Get sick, get well
Hang around a ink well
Ring bell, hard to tell
If anything is goin' to sell
-- Bob Dylan

Sunday, August 4, 2013

K12 Inc. lags far behind face-to-face schools in Florida

The thing about privatization is, there's little or no public accountability. Take for example, K12 Inc., the e-learning company that competes with traditional schools for a piece of the  multi-billion-dollar education pie.

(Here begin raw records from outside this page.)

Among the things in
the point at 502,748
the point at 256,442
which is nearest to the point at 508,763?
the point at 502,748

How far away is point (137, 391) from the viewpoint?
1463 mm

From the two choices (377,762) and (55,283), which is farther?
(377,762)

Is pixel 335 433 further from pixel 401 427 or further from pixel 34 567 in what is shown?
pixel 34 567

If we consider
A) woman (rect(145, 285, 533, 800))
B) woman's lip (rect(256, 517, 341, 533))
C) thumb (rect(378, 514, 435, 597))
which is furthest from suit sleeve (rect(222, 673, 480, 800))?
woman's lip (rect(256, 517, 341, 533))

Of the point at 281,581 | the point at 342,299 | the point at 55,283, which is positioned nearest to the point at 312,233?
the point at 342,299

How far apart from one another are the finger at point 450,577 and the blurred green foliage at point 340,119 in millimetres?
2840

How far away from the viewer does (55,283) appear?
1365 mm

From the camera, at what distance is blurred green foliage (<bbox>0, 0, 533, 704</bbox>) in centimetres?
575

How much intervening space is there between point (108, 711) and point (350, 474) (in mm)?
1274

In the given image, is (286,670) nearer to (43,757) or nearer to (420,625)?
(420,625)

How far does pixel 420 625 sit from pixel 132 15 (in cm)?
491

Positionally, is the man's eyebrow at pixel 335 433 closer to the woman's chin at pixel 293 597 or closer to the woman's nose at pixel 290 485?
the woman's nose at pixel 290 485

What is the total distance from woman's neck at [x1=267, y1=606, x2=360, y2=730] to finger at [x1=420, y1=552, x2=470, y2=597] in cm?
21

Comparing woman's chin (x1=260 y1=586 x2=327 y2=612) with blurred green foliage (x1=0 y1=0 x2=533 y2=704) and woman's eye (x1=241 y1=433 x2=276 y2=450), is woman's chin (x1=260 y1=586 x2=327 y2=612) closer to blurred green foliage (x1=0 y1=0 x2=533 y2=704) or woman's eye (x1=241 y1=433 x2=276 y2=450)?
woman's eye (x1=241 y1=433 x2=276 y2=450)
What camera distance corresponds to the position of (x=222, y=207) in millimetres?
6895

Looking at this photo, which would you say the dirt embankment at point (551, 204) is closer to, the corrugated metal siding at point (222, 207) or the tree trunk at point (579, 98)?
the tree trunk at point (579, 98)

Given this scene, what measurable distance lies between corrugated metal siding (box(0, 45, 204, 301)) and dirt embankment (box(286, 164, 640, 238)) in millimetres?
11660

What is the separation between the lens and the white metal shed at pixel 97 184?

Progress Florida also found that K12 schools are not only lagging behind in performance, but they also have “fewer students qualifying for free-or-reduced-lunch, fewer students with disabilities, fewer ELL students, and fewer minority students.” But K12's poor performance hasn't hurt their bottom line any.  In 2012, K12 Inc. experienced “a 35 percent increase in revenue to more than $700 million, the report found.”

According the report:
“…Notably only 27.7 percent of K12 Inc. schools make adequate yearly progress—a national metric of measuring student achievement—and this figure is merely half nearly half the rate achieved by public face-to-face schools. The on-time graduation rate for K12 Inc. schools is 49.1percent, compared to 79.4 percent for all students in the states in which K12 Inc. operates.”
 Lisa Larson-Walker (Slate)
Speaking of Florida, Tea Party Gov. Rick Scott's regime is awash in scandal and corruption. Not only has he lost his privatizing school chief, Tony Bennett, to a grade-changing scandal, but now his biggest outside campaign contributor, Bill Edwards, has been caught swindling Florida military families and veterans.

Ironically, the one's crying the loudest over the Bennett resignation, besides Jeb Bush and his GOP pals, are the so-called Democrats for Education Reform (DFER) and Obama's ed chief, Arne Duncan.

Who says there's no bi-partisanship?